I suppose if the rest of us were invested in your personal, internal definition of "roleplaying game", this would be important to the conversation. But it's just your own definition; everyone else has one in their head, too.
Your personal definition of "engaging", from what I can see here anyway, has some strong implications of a Heavy Immersionist style, where it's fine if the game isn't particularly interactive for a while as long as everybody at the table is strongly engaged in imagining the game world and feeling an internal sense of their character.
Fair enough, that's a fairly common play style. But it sure ain't the only one. And boy howdy, is certainly is the one play style whose proponents tend to say that other play styles aren't really "roleplaying". Expecting other people to adopt your own preferences doesn't really make any more sense than them expecting you to adopt theirs.

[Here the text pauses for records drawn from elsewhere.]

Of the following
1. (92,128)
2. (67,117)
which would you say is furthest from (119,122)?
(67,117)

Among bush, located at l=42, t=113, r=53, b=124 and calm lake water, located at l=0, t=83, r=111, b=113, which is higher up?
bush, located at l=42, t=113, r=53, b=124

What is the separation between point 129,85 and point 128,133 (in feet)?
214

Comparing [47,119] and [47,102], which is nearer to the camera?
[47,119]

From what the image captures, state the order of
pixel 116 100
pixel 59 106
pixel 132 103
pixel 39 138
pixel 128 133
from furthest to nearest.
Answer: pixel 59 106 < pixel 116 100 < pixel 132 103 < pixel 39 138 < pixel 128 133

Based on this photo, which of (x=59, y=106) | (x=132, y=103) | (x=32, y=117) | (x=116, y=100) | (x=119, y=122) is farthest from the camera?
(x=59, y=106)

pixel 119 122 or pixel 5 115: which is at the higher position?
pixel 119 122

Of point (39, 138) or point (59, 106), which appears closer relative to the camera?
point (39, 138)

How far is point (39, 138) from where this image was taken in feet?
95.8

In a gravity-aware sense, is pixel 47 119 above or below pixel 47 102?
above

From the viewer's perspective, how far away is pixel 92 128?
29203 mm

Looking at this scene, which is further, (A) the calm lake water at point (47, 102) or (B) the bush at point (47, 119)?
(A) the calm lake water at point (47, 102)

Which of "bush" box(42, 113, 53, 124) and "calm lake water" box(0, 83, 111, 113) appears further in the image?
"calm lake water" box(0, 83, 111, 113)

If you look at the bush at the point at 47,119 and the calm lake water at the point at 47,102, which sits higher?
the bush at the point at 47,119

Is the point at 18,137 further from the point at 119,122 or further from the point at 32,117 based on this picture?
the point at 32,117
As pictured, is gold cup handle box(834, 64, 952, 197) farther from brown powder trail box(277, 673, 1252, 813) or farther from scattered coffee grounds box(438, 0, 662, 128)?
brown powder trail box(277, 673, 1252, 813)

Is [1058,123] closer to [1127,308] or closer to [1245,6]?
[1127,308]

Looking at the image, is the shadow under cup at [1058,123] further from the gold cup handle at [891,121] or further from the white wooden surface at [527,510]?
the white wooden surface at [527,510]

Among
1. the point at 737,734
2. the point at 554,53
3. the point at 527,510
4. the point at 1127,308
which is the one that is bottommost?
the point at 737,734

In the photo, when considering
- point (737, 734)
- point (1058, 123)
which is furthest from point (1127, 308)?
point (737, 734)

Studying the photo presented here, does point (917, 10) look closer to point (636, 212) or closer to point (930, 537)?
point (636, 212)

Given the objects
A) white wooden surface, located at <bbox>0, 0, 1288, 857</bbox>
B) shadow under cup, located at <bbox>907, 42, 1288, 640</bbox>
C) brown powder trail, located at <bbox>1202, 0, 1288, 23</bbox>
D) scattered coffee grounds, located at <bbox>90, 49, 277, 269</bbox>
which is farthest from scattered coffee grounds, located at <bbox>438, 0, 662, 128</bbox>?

You're entitled to your opinion, certainly, but the crux of your argument is that long handling times don't matter because even people who haven't gotten to take any action for hours, because their character is dead, are still fully engaged. And that that is by far the most common play style, and nobody should have a reason to complain about it. I'm sure you feel that way, yes, but surely you can see that there are other people don't feel that way, possibly because they are telling you here in this thread "I don't feel that way."